Another innovative scheme to draw power from the sea is through underwater kites placed in ocean currents. The idea is to harness the energy produced as the water perpetually pushes the kites into figure-eight patterns. Video courtesy of Minesto
Edinburgh isn’t known as a hotbed of industrial espionage. But one cool and quiet spring night in the Scottish city, a high-stakes burglary was underway. Down at the old port district of Leith, thieves breached a perimeter fence and broke into the offices of a company called Pelamis Wave Power. They homed in on four laptop computers and walked right past much more expensive equipment. Pelamis, at the time (March of 2011), was riding a wave of good fortune. Company engineers had produced the first commercial-scale machine for extracting energy from waves, vaulting Pelamis to top-dog status in the marine-energy industry. Already there was interest from several European utility companies, and a Portuguese company had placed an order. So promising was the technology that just two months earlier, a delegation of 60 Chinese officials had paid a visit, with a juicy investment deal presumably in the balance. The world was getting excited about wave power. The visitors donned white hard hats and Pelamis founder and director Richard Yemm led Li Keqiang, the vice premier of China (now premier), and his charges across the factory floor during a key phase of production. Yemm was likely thinking only of the dizzying future on the other side of so much hard work, so many stillborn dreams. Protecting his company’s valuable intellectual property was not top of mind.

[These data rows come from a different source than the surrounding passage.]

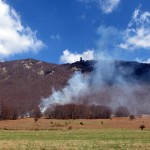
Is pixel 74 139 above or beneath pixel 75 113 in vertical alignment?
beneath

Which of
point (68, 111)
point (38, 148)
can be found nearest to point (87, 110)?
point (68, 111)

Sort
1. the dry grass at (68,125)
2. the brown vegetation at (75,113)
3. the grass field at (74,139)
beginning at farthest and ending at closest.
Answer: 1. the brown vegetation at (75,113)
2. the dry grass at (68,125)
3. the grass field at (74,139)

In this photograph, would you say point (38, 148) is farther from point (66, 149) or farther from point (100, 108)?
point (100, 108)

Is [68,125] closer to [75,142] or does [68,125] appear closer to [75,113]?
[75,142]

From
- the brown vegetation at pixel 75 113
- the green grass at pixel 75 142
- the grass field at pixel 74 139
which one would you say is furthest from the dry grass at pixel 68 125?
the brown vegetation at pixel 75 113

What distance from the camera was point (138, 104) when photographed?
194m

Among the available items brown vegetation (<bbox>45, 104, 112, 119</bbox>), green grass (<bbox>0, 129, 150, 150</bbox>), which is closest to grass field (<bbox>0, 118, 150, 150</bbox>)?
green grass (<bbox>0, 129, 150, 150</bbox>)

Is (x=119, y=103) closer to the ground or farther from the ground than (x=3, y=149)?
farther from the ground

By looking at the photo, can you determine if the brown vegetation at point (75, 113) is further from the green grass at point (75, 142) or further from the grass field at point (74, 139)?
the green grass at point (75, 142)

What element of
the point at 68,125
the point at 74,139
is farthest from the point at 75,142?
the point at 68,125

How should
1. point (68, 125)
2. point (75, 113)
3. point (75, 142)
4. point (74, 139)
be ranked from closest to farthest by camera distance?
point (75, 142) < point (74, 139) < point (68, 125) < point (75, 113)

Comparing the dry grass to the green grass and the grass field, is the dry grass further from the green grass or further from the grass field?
the green grass

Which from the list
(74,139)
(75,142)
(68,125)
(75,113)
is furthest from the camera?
(75,113)

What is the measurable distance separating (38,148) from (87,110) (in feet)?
360
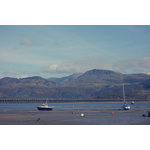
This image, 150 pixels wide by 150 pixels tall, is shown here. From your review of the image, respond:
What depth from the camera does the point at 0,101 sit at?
15062cm

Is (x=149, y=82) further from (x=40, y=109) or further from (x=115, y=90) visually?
(x=40, y=109)

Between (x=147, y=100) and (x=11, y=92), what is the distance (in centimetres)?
8740

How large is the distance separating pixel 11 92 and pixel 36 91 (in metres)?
16.6

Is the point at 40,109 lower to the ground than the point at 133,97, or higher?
lower

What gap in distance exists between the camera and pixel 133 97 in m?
172
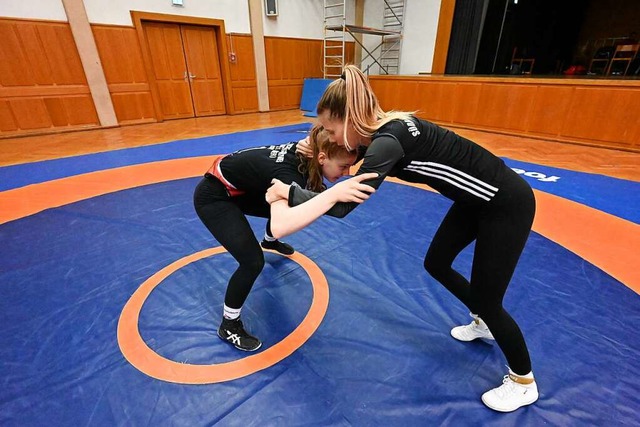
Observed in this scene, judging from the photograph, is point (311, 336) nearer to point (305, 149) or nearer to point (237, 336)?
point (237, 336)

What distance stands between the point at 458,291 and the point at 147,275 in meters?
2.39

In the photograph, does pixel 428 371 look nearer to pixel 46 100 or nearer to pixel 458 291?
pixel 458 291

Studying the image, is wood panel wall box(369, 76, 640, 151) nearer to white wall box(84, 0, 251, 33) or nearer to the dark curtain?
the dark curtain

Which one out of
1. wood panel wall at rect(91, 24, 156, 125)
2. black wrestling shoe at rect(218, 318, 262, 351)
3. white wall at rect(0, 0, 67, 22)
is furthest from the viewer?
wood panel wall at rect(91, 24, 156, 125)

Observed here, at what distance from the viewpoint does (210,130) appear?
8.70 metres

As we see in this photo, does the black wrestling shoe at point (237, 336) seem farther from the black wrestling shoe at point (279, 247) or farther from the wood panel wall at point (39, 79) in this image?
the wood panel wall at point (39, 79)

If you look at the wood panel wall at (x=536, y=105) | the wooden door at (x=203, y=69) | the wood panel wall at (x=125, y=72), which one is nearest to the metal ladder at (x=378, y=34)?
the wood panel wall at (x=536, y=105)

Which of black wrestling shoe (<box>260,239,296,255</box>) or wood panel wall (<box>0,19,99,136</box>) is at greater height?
wood panel wall (<box>0,19,99,136</box>)

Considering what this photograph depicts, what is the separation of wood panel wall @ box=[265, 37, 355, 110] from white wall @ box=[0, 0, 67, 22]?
5.91m

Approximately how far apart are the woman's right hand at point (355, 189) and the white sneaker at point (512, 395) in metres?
1.31

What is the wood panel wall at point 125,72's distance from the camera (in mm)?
8500

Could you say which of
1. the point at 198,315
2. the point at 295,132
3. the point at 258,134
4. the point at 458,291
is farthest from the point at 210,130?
the point at 458,291

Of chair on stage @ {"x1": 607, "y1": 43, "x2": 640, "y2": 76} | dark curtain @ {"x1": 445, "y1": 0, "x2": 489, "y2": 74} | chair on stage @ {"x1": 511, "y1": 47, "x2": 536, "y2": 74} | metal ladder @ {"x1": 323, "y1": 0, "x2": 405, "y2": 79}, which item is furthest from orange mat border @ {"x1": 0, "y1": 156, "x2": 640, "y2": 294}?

Yemm’s optimism was justified. At some point in 2013, the world’s energy scales tipped: for the first time, more new energy was produced by renewables than by fossil fuels. The shift is officially on. North Sea oil rigs are being dismantled. The run of coal as energy champion of Europe is over, and plans for hundreds of new coal plants across Asia have been shelved. The business case for solar is solid. One hundred percent of Dutch trains run on wind. Google just announced that its server farms and offices will be powered entirely by renewables—mostly wind and solar—by the end of 2017.
And ocean power?
Close to 200 trillion watts of kinetic energy lurk in the seas: more than enough to power the planet, if we could somehow extract it all.